The feedback has already paid off in highlighting a detail they've previously not considered. The “ongoing cost” of this research is currently undetermined and still heavily in discussion. Fortunately Walling has no issue sharing his opinion on the matter, “I'd like to see it be a one time, up front thing but not a heavy cost. Currently we are only looking at making this available to level 20+ so that it's a more advanced feature.”

What type of effect will the addition of essentially “free” master upgrades have? Economically speaking, these items are rare enough that the end game versions sell frequently for a king's ransom. Pulling the rug out from under this lucrative market could remove a large money sink. “I suspect it'll drive the cost of the rarer Master I's down,” Ilucide answers, “but we're looking at ways of adding in additional revenue streams. I'd rather us look at loot as a way to fill the high end sales market.” Providing some statistics regarding master drops, he pointed out that they have come a long way since the 2004 launch, but this mechanic will give people a feeling of advancement.

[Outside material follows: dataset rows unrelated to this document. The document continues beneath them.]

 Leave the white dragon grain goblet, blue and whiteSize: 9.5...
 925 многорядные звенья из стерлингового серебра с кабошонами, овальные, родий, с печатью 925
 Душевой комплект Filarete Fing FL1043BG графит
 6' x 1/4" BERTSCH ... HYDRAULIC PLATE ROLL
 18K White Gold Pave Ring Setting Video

They didn't seem worried about the economics but handing players systems that can increase their abilities by 10%-20% surely must have an impact on combat? Walling disagreed stating he thinks it will actually make it easier for them to balance things by having a more standardized baseline. While I personally think we're going to have actually see this idea in practice to truly grasp the concept, but if nothing else those high end instances will see more use.

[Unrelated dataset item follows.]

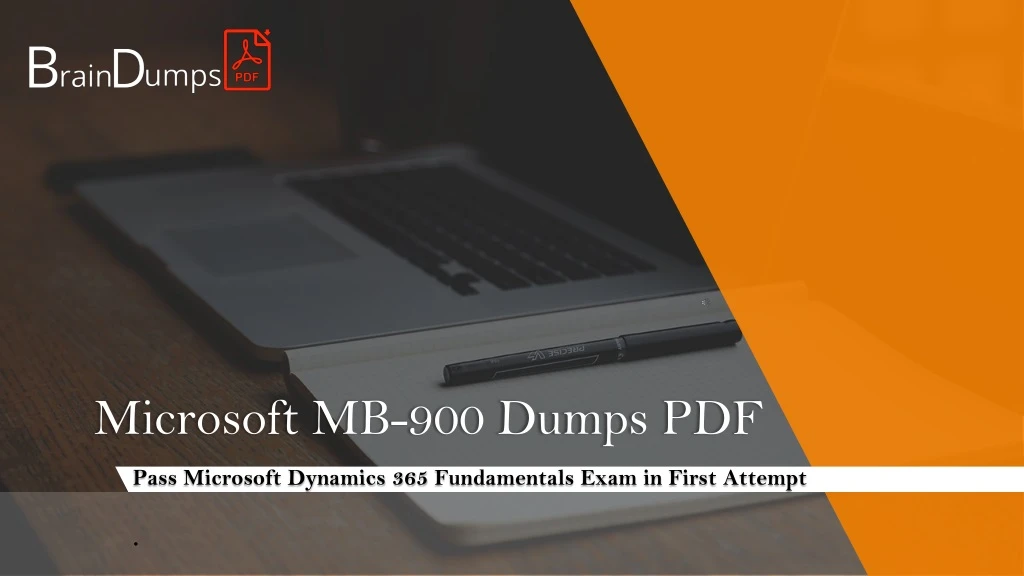 microsoft mb 900 dumps pdf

As touchy as the subject is, I couldn't avoid the mention of Station Cash in relation to Research Assistants. “I think we're going to keep it away from the Station Wallet,” Kirstie stated. “There are absolutely no plans to make it a Station Wallet item.” Walling quickly followed up stating their intention is to make this mechanic available to everyone in the game. It sounds like it's not on the table for discussion yet, which should make many old school gamers very happy for now.

The city is dangerous

Without Station Cash in the way, I asked the pair about the hurdles they expected to have to jump on the way to implementing Research Assistants. Kirstie had one in mind, “One thing that came up immediately was the time line. How long would each spell take to research and what kind of curve would we have? When you compare a level 20 to a level 80 what should the difference be?” Looking for just the right amount of progression sounds like an on going challenge that will require frequent adjustments.

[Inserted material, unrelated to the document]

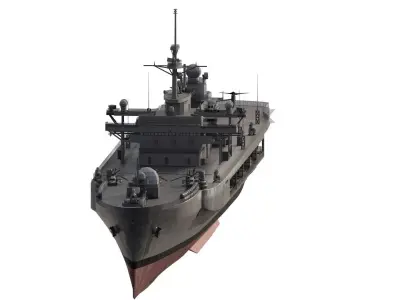 US NAVY AMPHIBIOUS ASSAULT SHIP 3D model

As the interview wound down, I asked if them if there was anything they would say to the community if they had the opportunity. Kirstie's response was there would be no Station Cash involved in the mechanic followed by an assurance that research spells are not tradeable and would go straight into spellbooks. Walling discussed the difficulty of the last expansion content and how players improving their abilities will put more people together in a violent, loot hungry harmony (I might have embellished). His message was one of bridging the gaps between the hardcore and the more casual.

The last question I snuck in was “What is next?” Believe it or not they have an idea in mind to expand this system beyond its current form. Remember those skills you don't ever use like Fishing? Have you ever wanted to harvest furs in the highest zones but refuse to go skill up in a level 10 area? The possibilities sounded deliciously endless and with that in mind I thanked them for their time.

As you can see, their proposal shows SOE's continued diligence to try the extraordinary and while some drama has already surfaced, there are many people making valid suggestions all over the official forums. How much player feedback will be used and how quickly we will see this on the Live servers remains to be seen. All we do know is there is a good chance we'll have our own research toadie to give use master spells in the near future.